GridGain Integration with Apache Spark

1,000x Faster Spark Queries and Shared RDDs

The GridGain® in-memory computing platform provides Apache® Spark™ data management for streaming data, machine learning, and big data analytics with real-time responsiveness and unlimited horizontal scalability. The GridGain integration with Apache Spark is the broadest provided by any in-memory computing platform, and makes in-memory data management for Spark simple. GridGain provides native support for Spark DataFrames, a GridGain RDD API for reading and writing data to GridGain as mutable Spark RDDs, and an in-memory implementation of HDFS with the Ignite File System (IGFS). Spark developers can easily read, write and share streaming data and state across Spark jobs, in memory, using existing Spark APIs.

Companies can use GridGain to process streaming data and data-at-rest together for Spark in real-time, whether to perform data preparation, big data analytics or machine learning. GridGain provides a massivelyApache Spark application parallel processing (MPP) architecture that delivers up to 1000x performance gains. It collocates processing with the data to perform computations on massive data sets in place without having to wait for data to move across the network into a separate infrastructure. GridGain uses MPP for built-in distributed SQL, advanced analytics, machine and deep learning.

Apache Spark Plus GridGain for Faster SQL Queries

Apache Spark supports a fairly rich SQL syntax. However, it doesn’t support data indexing so Spark must do full scans all the time. Spark queries may take minutes, even on moderately small data sets. GridGain provides fast SQL capabilities and accelerates SparkSQL by optimizing Spark’s query execution plans to leverage GridGain’s distributed SQL and advanced indexing. Any data across its distributed clusters are accessible using ANSI-99 SQL or as APIs across a host of programming languages. Developers can also write and distribute their own code for MPP and expose them as microservices. Both Apache Spark and GridGain natively integrate with Apache YARN and Apache Mesos so they can easily be used together.

Machine Learning and HTAP

The combination of Spark and GridGain for end-to-end in-memory computing enables companies to rapidly deliver new in-process hybrid transactional/analytical processing (HTAP) applications. With Spark and GridGain, companies can train models against massive data sets and re-run training in “mid-stream” during Spark processing to improve the models based on the latest data. As Spark processes streams, it can access all the data, learning and processing power in GridGain in real-time to gain insights, share state across Spark jobs, automate decisions and save the results. It is only this combination of Spark performing the stream processing in memory with GridGain keeping the data management, machine learning, and big data analytics in memory and in place that makes real-time responsiveness and automation a reality.

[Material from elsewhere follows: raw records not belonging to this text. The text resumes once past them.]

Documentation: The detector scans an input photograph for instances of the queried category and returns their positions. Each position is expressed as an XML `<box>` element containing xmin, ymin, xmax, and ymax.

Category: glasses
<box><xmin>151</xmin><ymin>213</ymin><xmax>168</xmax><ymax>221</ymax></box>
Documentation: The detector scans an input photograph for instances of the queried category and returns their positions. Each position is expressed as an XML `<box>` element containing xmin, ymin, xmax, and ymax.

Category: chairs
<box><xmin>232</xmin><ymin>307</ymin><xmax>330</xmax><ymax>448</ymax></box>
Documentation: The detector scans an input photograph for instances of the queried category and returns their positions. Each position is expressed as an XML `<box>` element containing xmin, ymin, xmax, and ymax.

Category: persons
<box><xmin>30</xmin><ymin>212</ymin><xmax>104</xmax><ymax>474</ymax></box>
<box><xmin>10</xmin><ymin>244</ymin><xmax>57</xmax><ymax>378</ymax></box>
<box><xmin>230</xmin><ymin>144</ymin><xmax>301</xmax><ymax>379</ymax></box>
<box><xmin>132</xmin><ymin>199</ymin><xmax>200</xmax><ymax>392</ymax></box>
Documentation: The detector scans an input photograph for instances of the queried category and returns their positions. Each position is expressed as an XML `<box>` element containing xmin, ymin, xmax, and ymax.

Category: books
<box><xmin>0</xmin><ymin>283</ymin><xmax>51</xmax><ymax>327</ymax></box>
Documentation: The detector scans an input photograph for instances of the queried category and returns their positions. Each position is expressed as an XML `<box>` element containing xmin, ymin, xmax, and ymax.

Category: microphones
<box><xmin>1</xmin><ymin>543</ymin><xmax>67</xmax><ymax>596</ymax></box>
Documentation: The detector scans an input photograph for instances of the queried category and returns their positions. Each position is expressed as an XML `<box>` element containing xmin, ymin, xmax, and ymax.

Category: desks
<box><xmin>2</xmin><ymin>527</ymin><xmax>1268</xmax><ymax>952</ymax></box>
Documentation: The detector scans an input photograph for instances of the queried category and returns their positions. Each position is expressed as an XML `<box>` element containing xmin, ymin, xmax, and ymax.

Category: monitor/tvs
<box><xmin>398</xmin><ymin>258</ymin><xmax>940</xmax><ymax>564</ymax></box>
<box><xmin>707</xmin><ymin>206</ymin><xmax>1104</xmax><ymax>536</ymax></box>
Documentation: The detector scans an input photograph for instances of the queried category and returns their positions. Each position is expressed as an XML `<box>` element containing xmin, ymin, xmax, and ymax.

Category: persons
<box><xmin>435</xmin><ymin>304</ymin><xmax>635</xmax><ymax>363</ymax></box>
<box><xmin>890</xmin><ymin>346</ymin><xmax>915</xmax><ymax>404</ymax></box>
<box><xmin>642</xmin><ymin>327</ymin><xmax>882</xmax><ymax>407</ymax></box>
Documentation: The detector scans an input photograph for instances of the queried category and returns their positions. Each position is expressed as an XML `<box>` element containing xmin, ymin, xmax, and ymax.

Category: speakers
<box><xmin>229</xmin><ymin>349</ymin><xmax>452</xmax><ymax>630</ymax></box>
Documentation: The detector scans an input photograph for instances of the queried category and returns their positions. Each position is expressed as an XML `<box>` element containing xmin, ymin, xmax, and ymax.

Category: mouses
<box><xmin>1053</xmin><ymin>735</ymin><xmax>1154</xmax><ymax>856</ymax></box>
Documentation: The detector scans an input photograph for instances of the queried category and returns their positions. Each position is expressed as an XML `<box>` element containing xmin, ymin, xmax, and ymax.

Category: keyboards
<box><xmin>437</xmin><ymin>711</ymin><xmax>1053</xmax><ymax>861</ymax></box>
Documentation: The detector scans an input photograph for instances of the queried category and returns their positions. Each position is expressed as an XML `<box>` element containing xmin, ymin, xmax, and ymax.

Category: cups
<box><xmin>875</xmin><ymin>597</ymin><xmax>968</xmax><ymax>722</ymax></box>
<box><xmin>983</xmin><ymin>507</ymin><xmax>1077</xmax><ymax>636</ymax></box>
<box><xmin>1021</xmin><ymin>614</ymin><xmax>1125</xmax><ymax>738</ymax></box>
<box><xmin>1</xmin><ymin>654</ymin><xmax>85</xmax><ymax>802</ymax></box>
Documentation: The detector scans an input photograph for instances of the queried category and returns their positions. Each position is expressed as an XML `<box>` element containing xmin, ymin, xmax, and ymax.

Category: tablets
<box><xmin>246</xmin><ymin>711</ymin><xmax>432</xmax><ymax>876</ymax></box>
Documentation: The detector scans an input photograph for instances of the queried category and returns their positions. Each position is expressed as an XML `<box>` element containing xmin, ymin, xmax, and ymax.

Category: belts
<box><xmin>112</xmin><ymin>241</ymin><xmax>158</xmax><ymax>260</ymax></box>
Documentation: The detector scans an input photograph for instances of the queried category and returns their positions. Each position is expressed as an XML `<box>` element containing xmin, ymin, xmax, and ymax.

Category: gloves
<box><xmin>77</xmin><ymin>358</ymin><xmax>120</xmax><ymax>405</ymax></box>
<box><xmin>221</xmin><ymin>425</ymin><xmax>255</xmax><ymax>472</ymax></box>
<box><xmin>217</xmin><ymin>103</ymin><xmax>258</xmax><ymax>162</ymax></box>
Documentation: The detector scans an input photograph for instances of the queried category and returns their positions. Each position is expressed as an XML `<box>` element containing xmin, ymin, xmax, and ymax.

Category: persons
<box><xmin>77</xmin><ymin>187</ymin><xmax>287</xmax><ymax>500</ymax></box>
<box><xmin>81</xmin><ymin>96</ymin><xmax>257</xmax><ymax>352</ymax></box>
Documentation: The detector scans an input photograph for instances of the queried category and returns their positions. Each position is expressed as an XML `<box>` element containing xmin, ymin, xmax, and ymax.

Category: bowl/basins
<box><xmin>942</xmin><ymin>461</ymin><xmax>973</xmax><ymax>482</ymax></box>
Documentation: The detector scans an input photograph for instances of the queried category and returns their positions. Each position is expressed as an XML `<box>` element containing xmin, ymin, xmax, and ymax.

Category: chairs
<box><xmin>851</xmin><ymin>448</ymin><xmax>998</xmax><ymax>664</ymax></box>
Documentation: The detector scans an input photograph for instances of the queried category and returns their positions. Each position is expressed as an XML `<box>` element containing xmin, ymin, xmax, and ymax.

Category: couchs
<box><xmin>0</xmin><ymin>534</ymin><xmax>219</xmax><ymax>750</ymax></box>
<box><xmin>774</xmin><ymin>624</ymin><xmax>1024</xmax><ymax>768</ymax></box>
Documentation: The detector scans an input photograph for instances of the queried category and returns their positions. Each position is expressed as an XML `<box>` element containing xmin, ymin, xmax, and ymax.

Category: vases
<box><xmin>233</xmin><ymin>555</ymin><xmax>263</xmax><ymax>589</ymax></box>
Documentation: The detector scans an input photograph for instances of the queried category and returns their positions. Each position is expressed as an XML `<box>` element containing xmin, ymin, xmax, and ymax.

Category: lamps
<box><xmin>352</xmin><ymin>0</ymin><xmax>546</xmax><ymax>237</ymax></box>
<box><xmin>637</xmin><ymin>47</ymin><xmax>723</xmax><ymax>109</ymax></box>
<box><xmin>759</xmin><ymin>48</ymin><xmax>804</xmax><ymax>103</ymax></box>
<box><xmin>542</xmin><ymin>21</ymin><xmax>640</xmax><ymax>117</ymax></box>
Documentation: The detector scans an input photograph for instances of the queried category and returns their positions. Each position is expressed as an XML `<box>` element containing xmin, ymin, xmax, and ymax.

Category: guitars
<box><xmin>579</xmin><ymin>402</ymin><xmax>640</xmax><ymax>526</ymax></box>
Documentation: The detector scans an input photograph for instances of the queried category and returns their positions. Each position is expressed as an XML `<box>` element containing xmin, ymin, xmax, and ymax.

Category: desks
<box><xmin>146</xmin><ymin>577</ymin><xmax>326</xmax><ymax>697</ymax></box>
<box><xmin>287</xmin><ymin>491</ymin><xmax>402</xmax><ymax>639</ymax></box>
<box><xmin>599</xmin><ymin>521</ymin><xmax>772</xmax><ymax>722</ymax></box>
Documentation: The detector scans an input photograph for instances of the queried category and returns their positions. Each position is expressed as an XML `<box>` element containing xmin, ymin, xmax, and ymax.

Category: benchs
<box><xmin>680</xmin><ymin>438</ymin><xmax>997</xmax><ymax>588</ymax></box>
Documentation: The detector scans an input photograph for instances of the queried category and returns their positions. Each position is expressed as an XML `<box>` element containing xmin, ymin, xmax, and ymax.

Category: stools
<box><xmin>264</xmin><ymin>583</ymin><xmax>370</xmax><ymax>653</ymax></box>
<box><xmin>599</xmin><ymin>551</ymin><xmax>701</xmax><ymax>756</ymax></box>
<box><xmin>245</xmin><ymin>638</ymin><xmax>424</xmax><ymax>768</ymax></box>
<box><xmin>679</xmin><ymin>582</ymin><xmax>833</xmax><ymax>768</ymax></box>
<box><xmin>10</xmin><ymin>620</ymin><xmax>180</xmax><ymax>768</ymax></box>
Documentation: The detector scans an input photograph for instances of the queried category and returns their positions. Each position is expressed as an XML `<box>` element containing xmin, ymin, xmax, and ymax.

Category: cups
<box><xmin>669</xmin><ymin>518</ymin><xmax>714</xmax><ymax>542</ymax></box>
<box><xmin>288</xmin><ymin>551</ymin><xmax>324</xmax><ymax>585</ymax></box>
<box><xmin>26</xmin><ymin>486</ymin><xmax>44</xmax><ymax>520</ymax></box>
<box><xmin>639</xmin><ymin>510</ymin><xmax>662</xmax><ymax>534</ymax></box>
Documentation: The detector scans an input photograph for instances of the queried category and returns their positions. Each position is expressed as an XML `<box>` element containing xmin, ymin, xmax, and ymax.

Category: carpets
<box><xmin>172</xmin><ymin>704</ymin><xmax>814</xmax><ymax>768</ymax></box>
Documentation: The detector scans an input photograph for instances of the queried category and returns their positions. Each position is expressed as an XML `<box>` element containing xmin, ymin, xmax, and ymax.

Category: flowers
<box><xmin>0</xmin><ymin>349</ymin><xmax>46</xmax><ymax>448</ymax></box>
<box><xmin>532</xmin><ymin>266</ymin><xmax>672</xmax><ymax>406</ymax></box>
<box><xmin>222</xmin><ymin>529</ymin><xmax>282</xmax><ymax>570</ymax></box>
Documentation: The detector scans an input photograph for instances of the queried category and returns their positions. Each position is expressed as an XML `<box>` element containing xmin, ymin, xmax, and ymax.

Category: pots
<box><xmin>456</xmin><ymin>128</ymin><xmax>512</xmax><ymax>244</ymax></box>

Solution Apache Spark Apache Spark + GridGain
Data Management Apache Spark loads data for processing from other storages, usually disk-based, and then discards the data when the processing is finished. It doesn’t store data. GridGain provides the data in-memory via RDDs, DataFrames or HDFS APIs. Data can be directly loaded into GridGain, enriched and provided as RDDs or DataFrames; or processed by Spark as RDDs and DataFrames that interact directly with GridGain to maximize performance and minimize big data movement.
State Management> Apache Spark has no simple built-in mechanism for sharing state while stream processing. (RDDs and DataFrames don’t support in-place mutation) GridGain provides a mutable RDD API, as well as the ability to write DataFrames to the same underlying store that makes it much easier to store and share state across Spark jobs and over time.
SQL Support SparkSQL does not scale very well as data grows due to a lack of advanced indexing. GridGain improves SparkSQL query performance up to 1000x by optimizing Spark query execution plans to use GridGain distributed SQL, which distributes data based on data affinity, collocates processing to minimize network data movement, and leverages advanced indexing.
Analytics Spark requires code to perform any analytics and store the results. Spark can leverage GridGain’s MPP for distributed SQL and advanced analytics directly at petabyte scale, then store and access results.
Machine Learning Spark is not well suited for training models against massive data sets that require any type of processing or algorithm not suited for streaming. It also requires moving all of the data at least once, which can take hours. GridGain includes built-in machine learning optimized for MPP-style distributed processing that runs the machine learning in place, making it possible to train and re-train models in real-time while Spark is processing.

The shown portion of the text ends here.